:: Selected passage
Highlights 2018

WP 18/08

In “Self-assessed cognitive ability and financial wealth: Are people aware of their cognitive decline?” Franco Peracchi, with Fabrizio Mazzonna, investigate whether people correctly perceive their own cognitive decline and the potential financial consequences of misperception. Using data from the Health and Retirement Survey, a rich and large representative longitudinal dataset on American people aged 50 or older, the authors show that older people tend to underestimate their own cognitive decline. To evaluate people awareness of their cognitive capabilities the authors analyze the difference between self-rating of changes in memory across waves and the actual change in memory measured using a two word list recall test. They find that respondents unaware of their own cognitive decline are more likely to experience larger losses in their financial wealth compared to respondents who are aware of the decline in their memory performance and to all other respondents who did not experience a similar experience. Finally, they analyze different potential explanations for the patterns of wealth changes observed among respondents who are unaware of their cognitive decline and find support for the view that financial losses reflect bad financial decisions, rather than rational disinvestment strategies.
::::
:: Records supplied
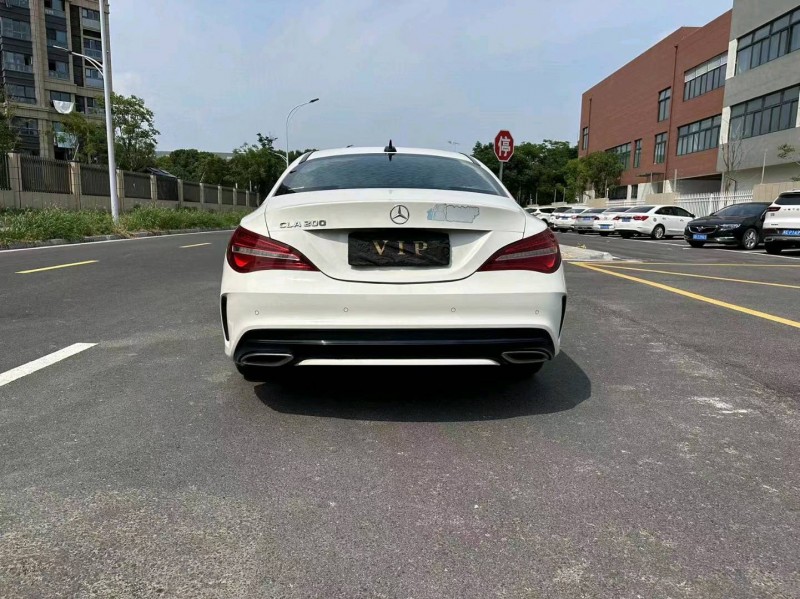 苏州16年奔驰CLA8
::::
:: Records supplied
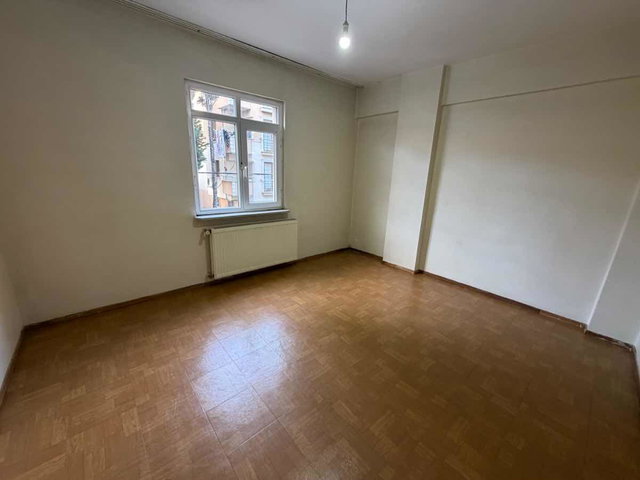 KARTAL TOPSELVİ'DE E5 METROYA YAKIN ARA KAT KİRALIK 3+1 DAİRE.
::::
- _Task item_:
Answer these questions about the working paper summary, one answer per line:
1. Which dataset do the authors use, and what age group does it cover?
2. What test measures the actual change in memory?
3. What view about the financial losses of respondents unaware of their decline do the authors find support for?

- _Solution to the problem_:
1. The Health and Retirement Survey, covering American people aged 50 or older.
2. A two word list recall test.
3. That the losses reflect bad financial decisions rather than rational disinvestment strategies.